第4話 前世の従者が社長令嬢だった②
「待てアリシア、社長令嬢……?それに、空を舞うってヘリコプターに乗るってことだよな?学校はどうするんだ?」
「そのようなこと、私とアレクティス様が空中という周りには誰も居ない世界で二人きりとなれる幸せを考えれば大した問題ではありません……さぁ、アレクティス様、早く参りましょう!」
アリシアは、俺に手を差し伸べながら俺に一歩近付いてくるとそう言った。
今日は朝から、この世界における継条輪としての16年のどの過去をも上回るほどにインパクトの強い日だな……アリシアがとても楽しそうにしているからこのまま勢いでアリシアの提案に乗りたい気もするが、ヘリコプターに乗るとなると色々とハードルが高い。
俺がどうしたものかと困惑していると────突如屋上のドアが開くと、そのドアの先から担任の先生が屋上へ入って来た。
「あ、あなたたち!何をしているのですか!?」
そして、そう大きな声を上げた……そうか、ヘリコプターなんて大きなものに大きな風を切る音が聞こえてくれば、それに先生が気付くはずがない。
俺は、すぐにその先生の方に振り向くとアリシアのことを庇うようにして言った。
「すみません先生、このことは七深は何も悪くなくて、全部俺のせいです」
咄嗟にそう言った俺だったが────よく考えてみれば、俺は何も悪くない……むしろ、どちらかと言えば巻き込まれた側の人間だ。
それでもアリシアのことを庇ってしまったのは────前世の癖だ。
前世では、アリシアは俺の従者だったからアリシアが誰かにトラブルを仕掛けられそうになった時は、俺が率先してアリシアの前に出て全ての責任を取っていたため、その前世での癖が出てしまった……が。
「……継条くんの?」
今回に関しては、完全に俺は悪くなく、また他に誰かが悪意を持って何かを仕掛けてきたわけでもないため、俺がアリシアのことを庇う必要は一つも無かった。
「待ってください先生、今のは────」
「詳しいことは職員室でお聞きしますので、継条くんは今から私と一緒に職員室へ来てください」
「え……!?待ってください、俺は────」
そんな俺の反論は先生には届かなかったようで、先生は先に屋上のドアの方へと歩いて行った……ついて行かないという選択もできるが、それでもし事がさらに大きくなったりするのは望ましいことではない。

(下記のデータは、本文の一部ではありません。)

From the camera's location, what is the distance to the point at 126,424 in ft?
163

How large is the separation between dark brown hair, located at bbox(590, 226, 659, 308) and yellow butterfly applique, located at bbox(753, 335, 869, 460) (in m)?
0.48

「アレクティス様のお優しいところは、お代わりないようですね」
俺が先生について行こうと決意した時、そう言ってきたアリシアの方を振り向くと、俺はアリシアに言う。
「今のは……前世の俺とアリシアの中に主従関係があった時の癖でああ言ってしまっただけで、今回の件は別にアリシアを庇わなくて良かったと今思ってる」
「そう言って私のことを庇ってくださるのが、アレクティス様なのです」
アリシアは、微笑みながらそう言った……そして、続けて優しい表情になって俺に近付いてきながら言う。
「私はそのようにとても優しいアレクティス様のことを愛し、お支えしたいのです」
そして、俺の目の前までやって来ると、アリシアは自然に俺のことを抱きしめようとしてきた────が、俺はそれを避ける。
「っ……!?私はアレクティス様のことを抱きしめようとしただけです、それなのにどうしてそれを避けるんですか?」
「どうして俺が今の話の流れで避けないと思ったんだ、愛したいと言われた後で抱きしめられるのに応じたら、それはもうほとんど頷いているのと同じになる」
「……つまり、アレクティス様は心だけでなく身も私と触れ合うつもりは無い、ということですね?」
「少なくとも、そういう恋仲の人間同士がするような方法ではな……悪いが、ここで先生について行かないとより事が大きくなりそうだから、俺はそろそろ行く……そのヘリコプター、ちゃんと屋上から離しておかないといけないからな」
「はい、承知しています」
そう言ったアリシアがスマホの画面をワンタップすると、そのヘリコプターは学校の屋上の真上から去って行った────それを見て安心した俺は、少し遅れてしまったが屋上から出て急いで職員室へと向かう先生の後を追った。
◇七深華音(アリシア)side◇
「アレクティス様が私との関係性を進展させるおつもりが無いのであれば、仕方ありません……少し強引ですが、ひとまずはアレクティス様との身体的距離を近づけるためにも、この学校という環境を最大限活用させていただくことといたしましょう」
屋上に一人残った七深は、そう呟きながら小さく口角を上げると、スマホの画面をスライドさせ、ある場所へ電話を掛けた。